More women are being deployed than ever before, and they're not being sheltered from the front lines like they used to be. "It used to be that women who were in Vietnam or women who were deployed ... had positions that kept them away from the front lines, but there really are no front lines in Iraq or Afghanistan now," Bill says. "Women are out there driving trucks, flying helicopters, flying jets, being medics, being military police officers, so they're exposed—just as the men are—to the stressors of the job."
Because female soldiers experience war differently than males, it's important that they get the services they need. "Female veterans or service members in particular can face specific issues such as military sexual trauma or harassment on top of the other psychological stressors from being deployed in a hostile environment," Bill says.
Also, soldiers who are mothers and go to war can bring many issues home. "They face the issues of having to leave their children behind to be raised by other family members, friends and even court-assigned foster families," Bill says. "Returning home and reunifying with their children and families can be very difficult.
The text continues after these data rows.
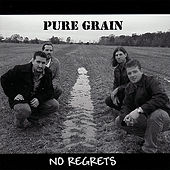 No Regrets by Pure Grain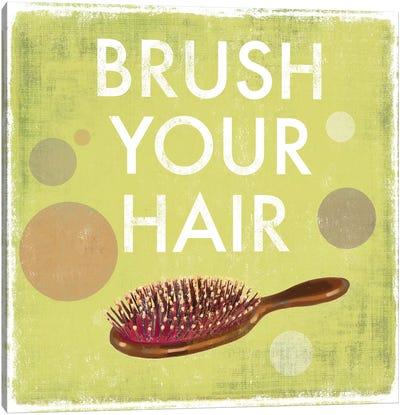 Brush Your Hair Canvas Art Print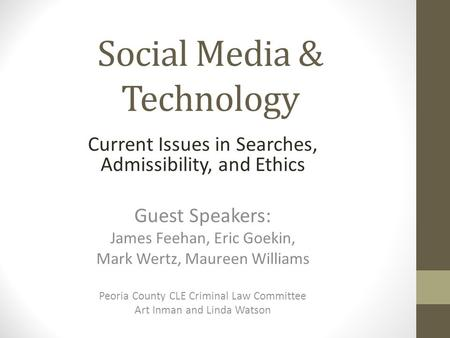 Social Media & Technology Current Issues in Searches, Admissibility, and Ethics Guest Speakers: James Feehan, Eric Goekin, Mark Wertz, Maureen Williams.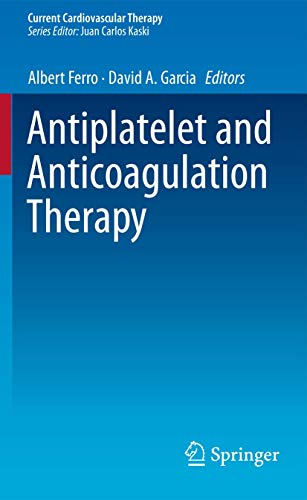 9781447142966: Antiplatelet and Anticoagulation Therapy (Current Cardiovascular Therapy)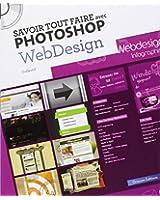 Savoir tout faire avec Photoshop Webdesign (1Cédérom)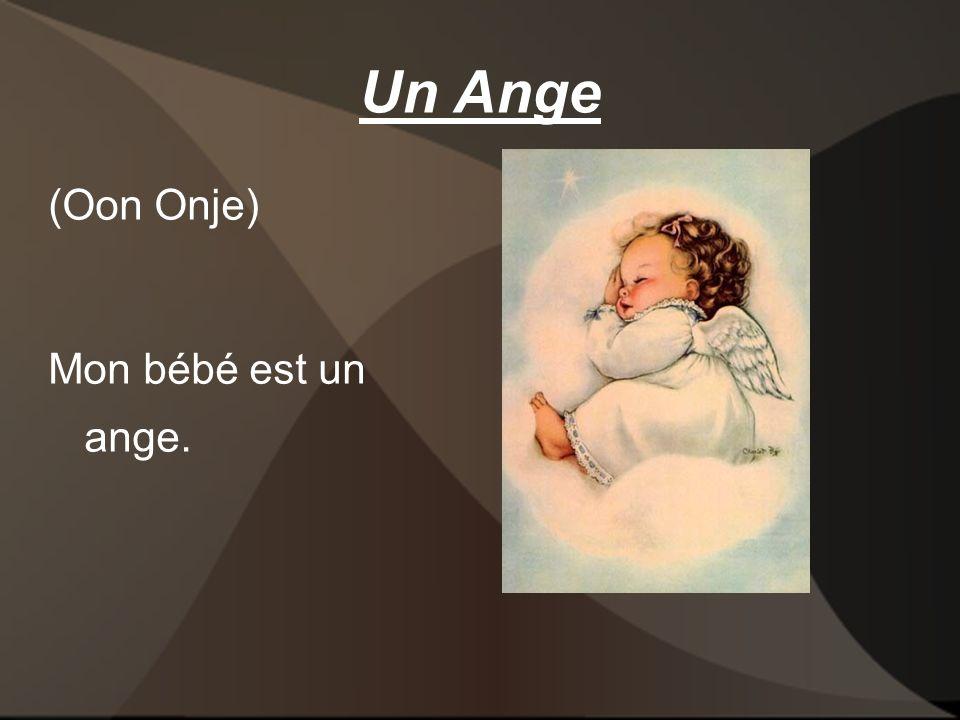 Un Ange (Oon Onje) Mon bébé est un ange.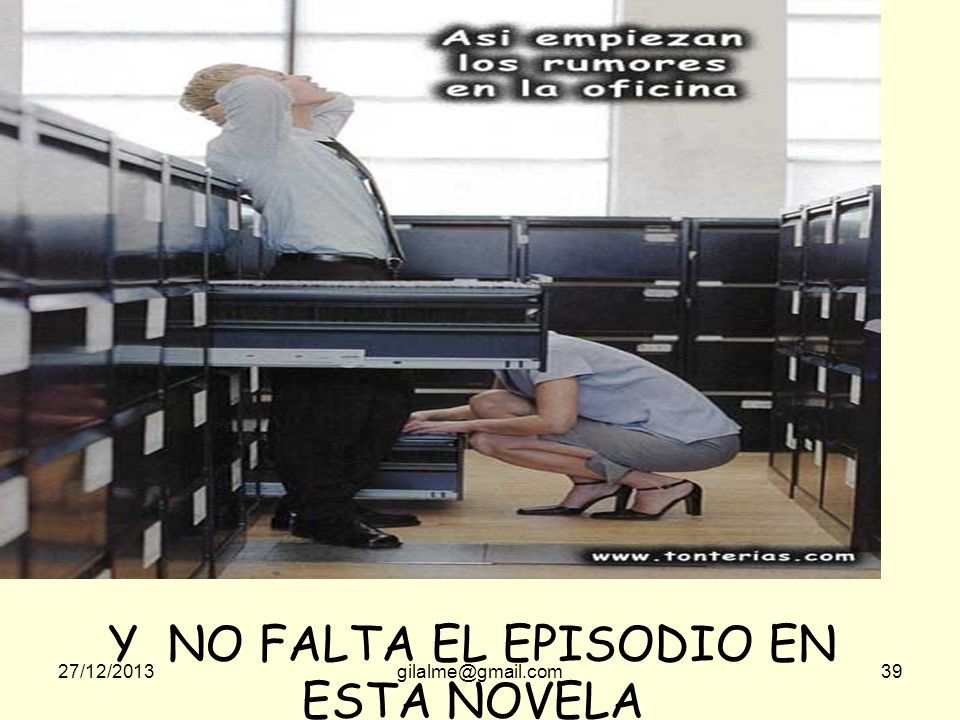 Y NO FALTA EL EPISODIO EN ESTA NOVELA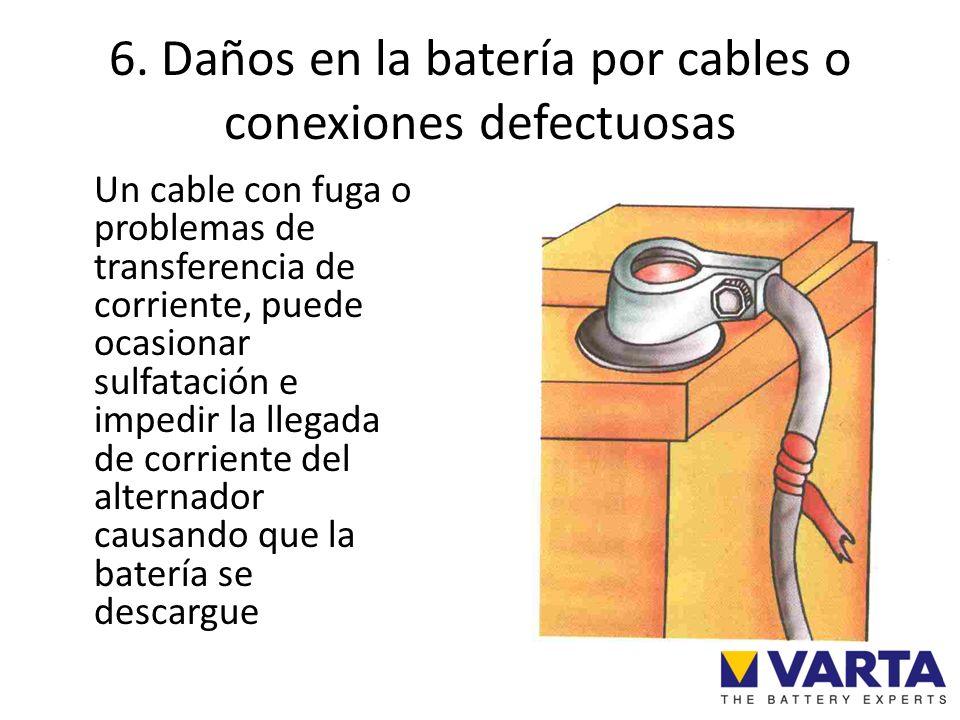 6. Daños en la batería por cables o conexiones defectuosas Un cable con fuga o problemas de transferencia de corriente, puede ocasionar sulfatación e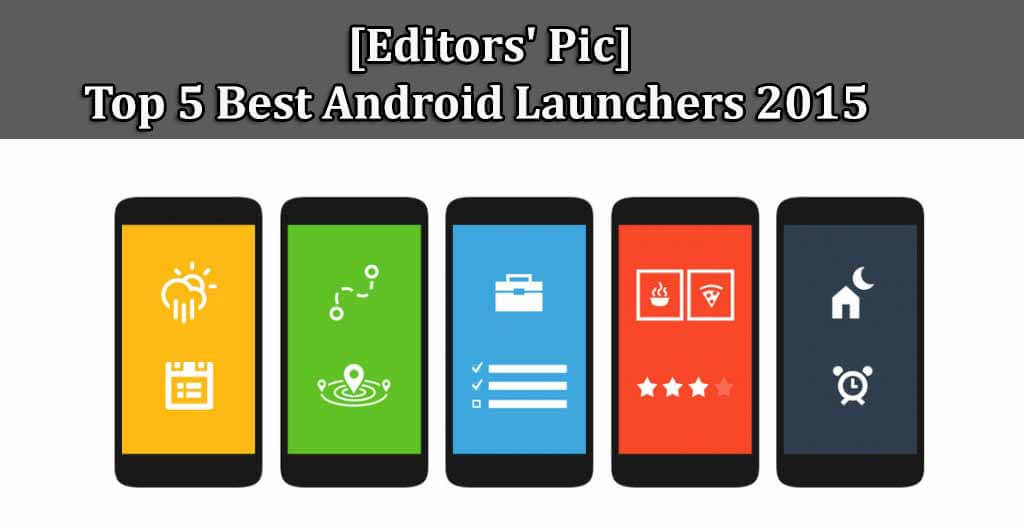 [Editors' Pic] Top 5 Best Android Launchers 2015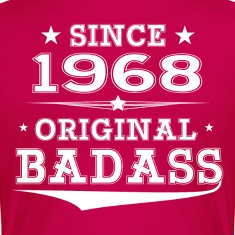 ORIGINAL BADASS SINCE 1968 Women's T-Shirts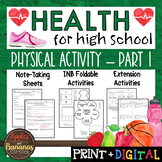 Physical Activity - Part 1 - Interactive Note-Taking Materials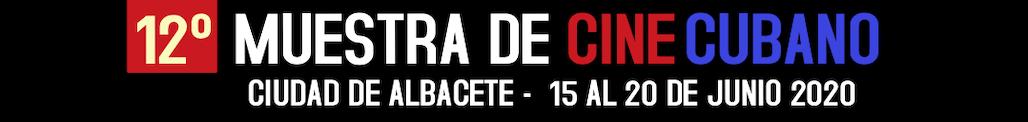 12ª Muestra de Cine Cubano en Albacete 2020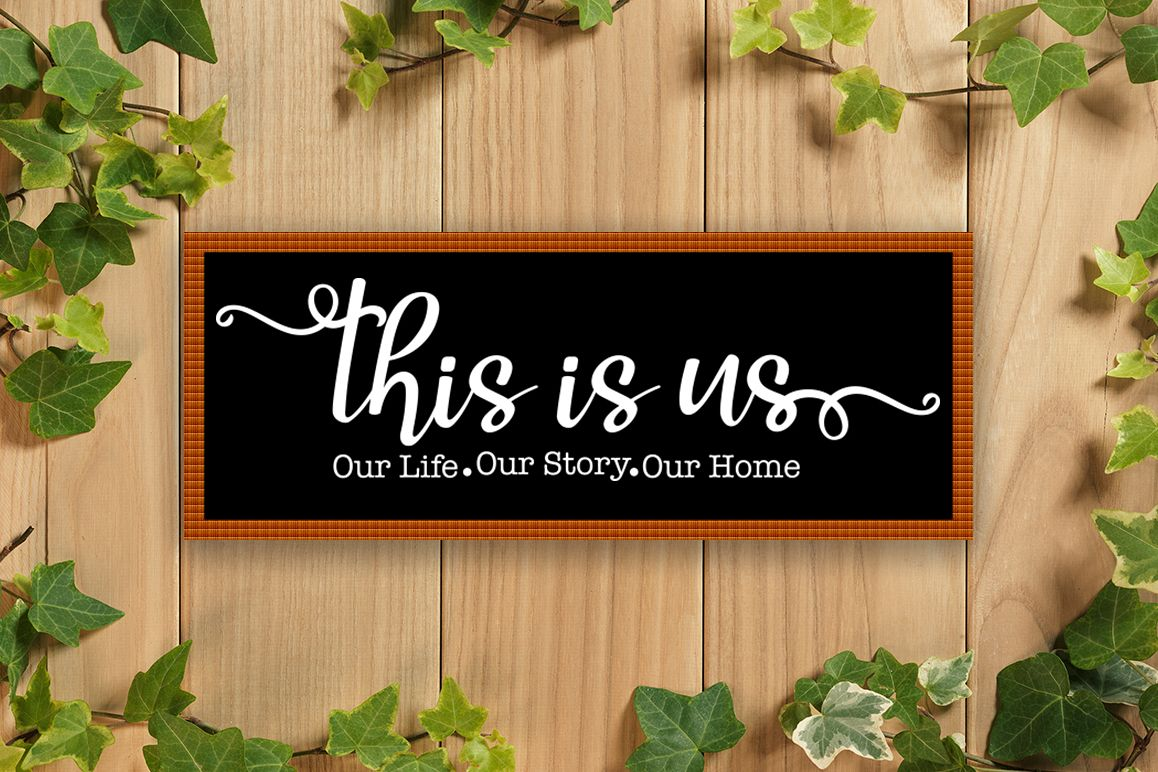 This Is Us SVG, Family SVG, This Is Us Cut File, Home SVG example image 1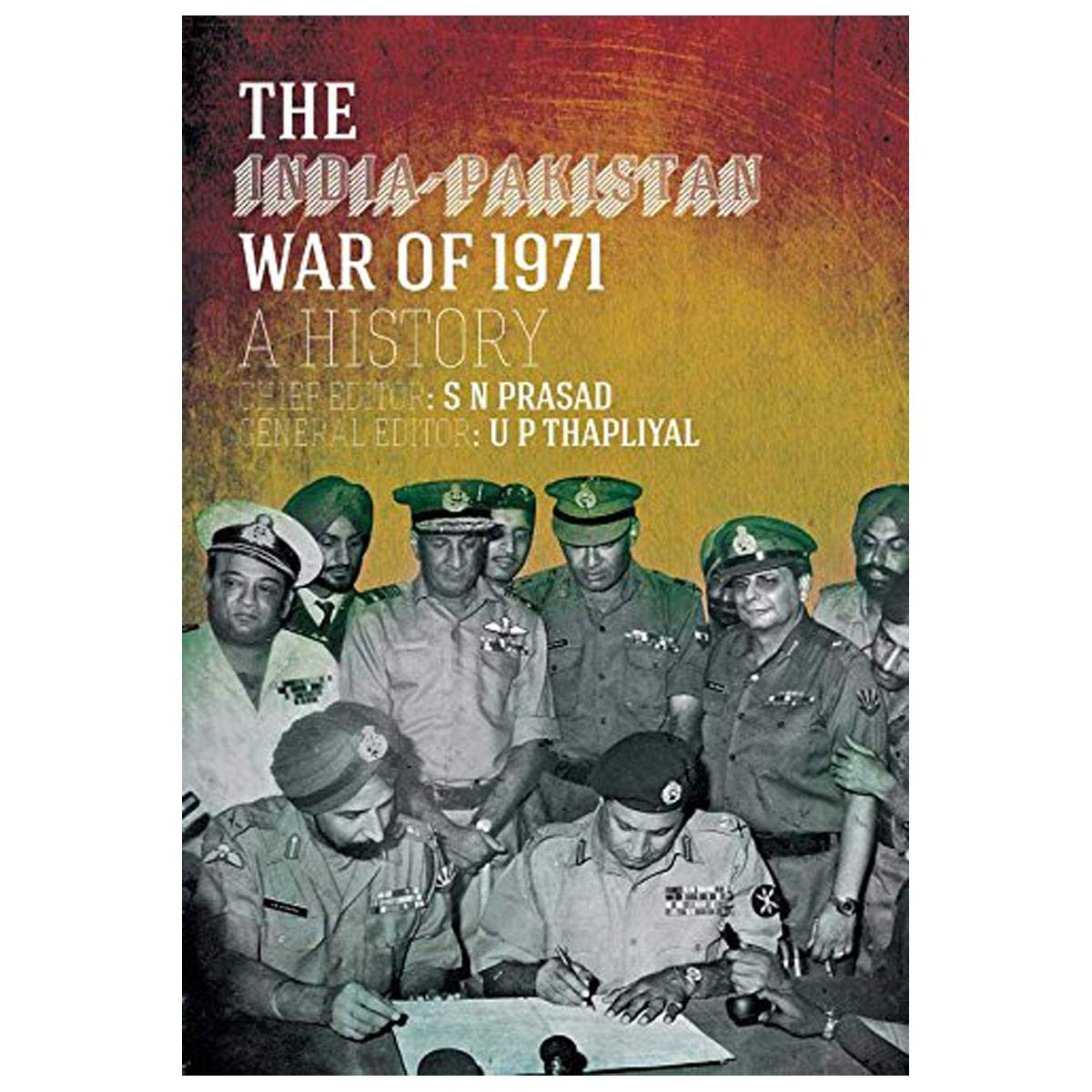 Buy The India-Pakistan War of 1971: A History Book Online at Low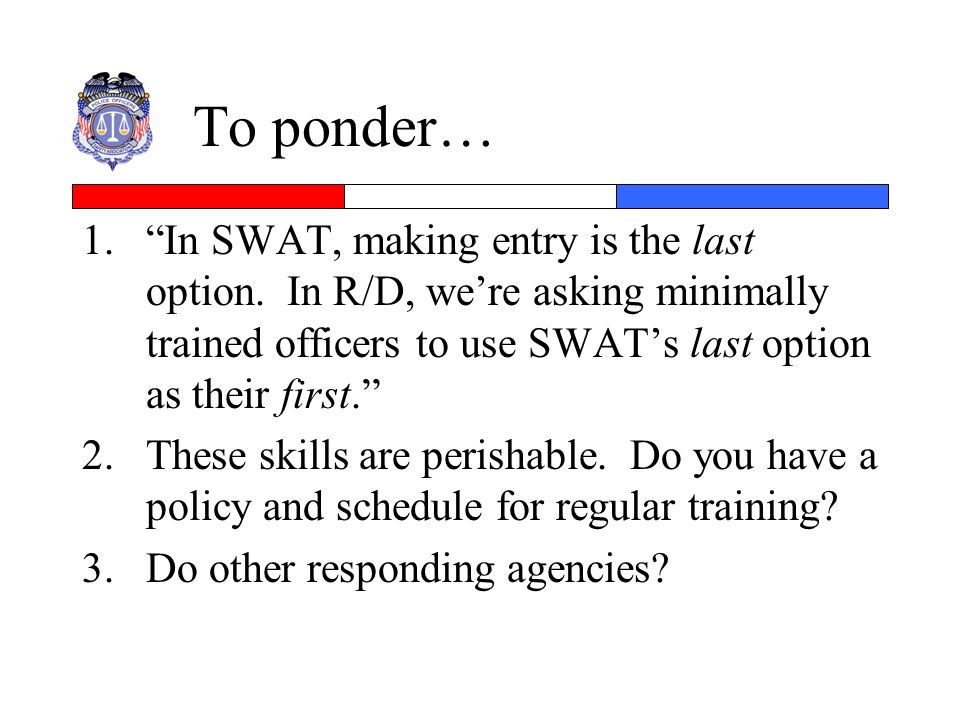 To ponder… In SWAT, making entry is the last option. In R/D, we're asking minimally trained officers to use SWAT's last option as their first.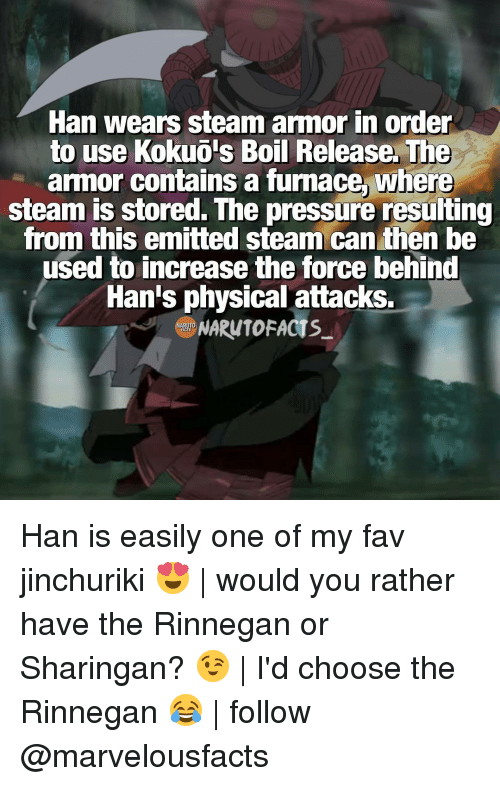 rinnegan: Han Wears steam armor in order  to use  Kokuois Boil Release. The  armor contains a furnace where  steam is stored. The  pressure resulting  from this emitted steam can then be  used to increase the force behind  Han's physical attacks.  NARuTOFACTs Han is easily one of my fav jinchuriki 😍   would you rather have the Rinnegan or Sharingan? 😉   I'd choose the Rinnegan 😂   follow @marvelousfacts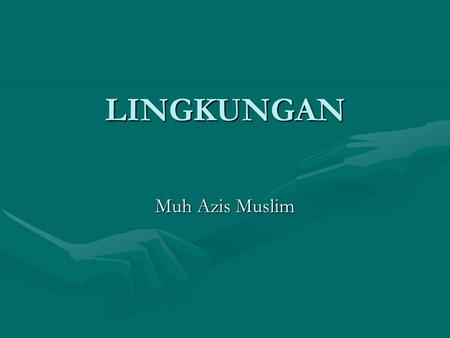 LINGKUNGAN Muh Azis Muslim. ORGANIZATIONS AND THEIR FUNCTIONS Production and logistics Research and development HR and HRD/ Human resource management.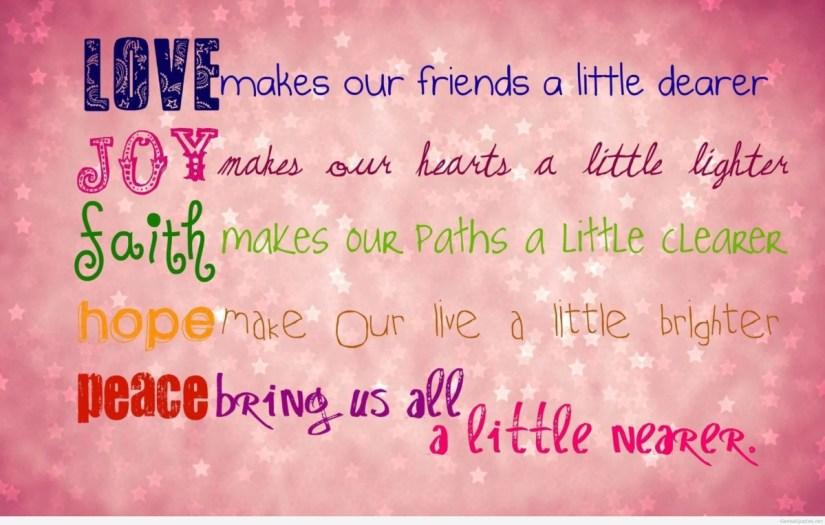 Love Makes Our Friend A Little Dearer Joy Makes Our Hearts A Little Lighter Saith Makes Our Paths A Little Cleare Hope Make Our Live A Little Brighter Peace Bringsus All A Little Never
The stress of having to worry about your children while you are in a combat zone is so hard for any service member, but particularly so for a mother."
One program U.S. VETS offers is transitional housing program for women service members and their children. Not only do women like Mickiela receive housing for themselves and their children, there's also a transitional school and a daycare center on site. "A woman can come in, be homeless and have a lot of things that she needs to work on and know that her child is safe at the daycare or at the transitional school while she's out either looking for a job, dealing with her health issues at the VA, going to groups, doing whatever her action plan is," Bill says. "To keep women with their children and to try to nurture the family relationship is a huge part of it."